You will be graded on the quality of your writing, the professionalism of your work’s appearance, and the quality of the answers to the questions.

### Questions

1. The precision of an instrument is limited by how close together the lines are on that instrument. The maximum precision is the decimal digit that is estimated when you use the instrument. What is the precision of the metersticks or rulers you used in class based on the marks on the ruler? In other words, what is the last decimal digit that can be estimated using the lines marked on it? Report your answer in centimeters and explain why it is what it is.
2. Consider the plus-or-minus amounts you calculated for your length measurements. If you are using the meterstick correctly to make valid measurements then the only estimated digit should be in the hundredths place. Therefore, if you are using the meterstick correctly your plus-or-minus amounts should all be between ±0.01 and ±0.09. Are your plus-or-minus amounts in this range? Why or why not?
3. Compare the plus-or-minus amounts for your volume calculation with the plus-or-minus amounts of your length measurements. Which is more precise? How does combining measurements in a calculation affect precision?
4. Which of the graduated cylinders could distinguish the smallest differences between two measurements? In other words, which one had its estimated digit furthest past the decimal for measurements of milliliters?
5. Which of the graduated cylinders had the largest value for the certain digits and the estimated digit?
6. Is it theoretically possible to make a valid measurement—with only one estimated digit—which could distinguish between a volume of 55.42 mL and 55.43 mL? Why or why not?
7. What digits are certain and which digit is estimated when using the three-beam-balance?
8. Even if all the members of your group used the balance exactly correctly you would not all agree about all the digits of a measurement.
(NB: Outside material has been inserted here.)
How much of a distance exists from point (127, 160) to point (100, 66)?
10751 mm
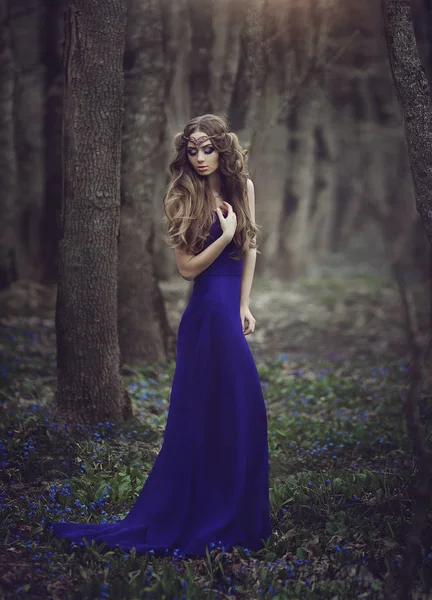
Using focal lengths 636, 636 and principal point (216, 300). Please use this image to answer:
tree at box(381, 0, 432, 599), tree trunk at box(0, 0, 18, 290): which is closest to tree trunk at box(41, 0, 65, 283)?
tree trunk at box(0, 0, 18, 290)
Explain why not. Also, what digit or digits would you expect would be the only one(s) to vary if everyone uses the balance correctly?
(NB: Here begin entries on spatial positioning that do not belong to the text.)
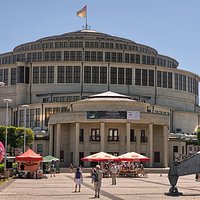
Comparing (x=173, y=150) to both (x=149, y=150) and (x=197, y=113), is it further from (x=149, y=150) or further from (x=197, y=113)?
(x=197, y=113)

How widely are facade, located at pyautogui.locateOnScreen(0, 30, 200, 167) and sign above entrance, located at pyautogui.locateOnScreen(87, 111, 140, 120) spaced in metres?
7.08

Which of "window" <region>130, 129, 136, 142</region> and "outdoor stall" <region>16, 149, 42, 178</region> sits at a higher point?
"window" <region>130, 129, 136, 142</region>

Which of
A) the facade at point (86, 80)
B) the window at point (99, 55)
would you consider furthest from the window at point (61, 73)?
the window at point (99, 55)

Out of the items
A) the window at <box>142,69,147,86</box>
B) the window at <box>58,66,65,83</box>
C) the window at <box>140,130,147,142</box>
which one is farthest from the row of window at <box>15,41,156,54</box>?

9. If you look at the data collected by your group do your measurements agree for all of the certain digits? Since the variation in measurements ought to only be in the uncertain digit what should you do if you had a larger amount of variation?
10. How many certain and how many estimated digits should be in every valid measurement?
11. Which measurement has higher precision: 4 cm or 4.05 cm? Explain how you know. Draw a ruler that could be used to make each of these measurements in a valid way. What makes the rulers different from one another?
12. Consider the following set of data:
456.324 cm2, 455.995 cm2, 456.198 cm2, 455.884 cm2
Calculate the average, range, plus-or-minus amount, and percent error. Report the result showing the correct number of significant figures with the ± amount.
13. What do you use to find out the amount of variation in your measurements? How can the plus-or-minus amount be used to round off your average to the correct number of significant figures?
14. What is human error? Give three examples.
15. What is systematic error? Give two examples.
16. What is random error? Describe a method you can use to measure the amount of random error in your data collection.
17. The percent error in a measurement is calculated by dividing the plus-or-minus amount by the average measurement and multiplying by 100%. You have already calculated the percent error for all of the measurements in this lab. For each one evaluate whether you had excellent, good or poor precision. Excellent precision is 1% or less. Good precision is between 1% and 3%. Poor precision is when the result is greater than 3%. Choose one measurement and explain how you managed to have excellent precision. Choose another and explain why the precision was poor.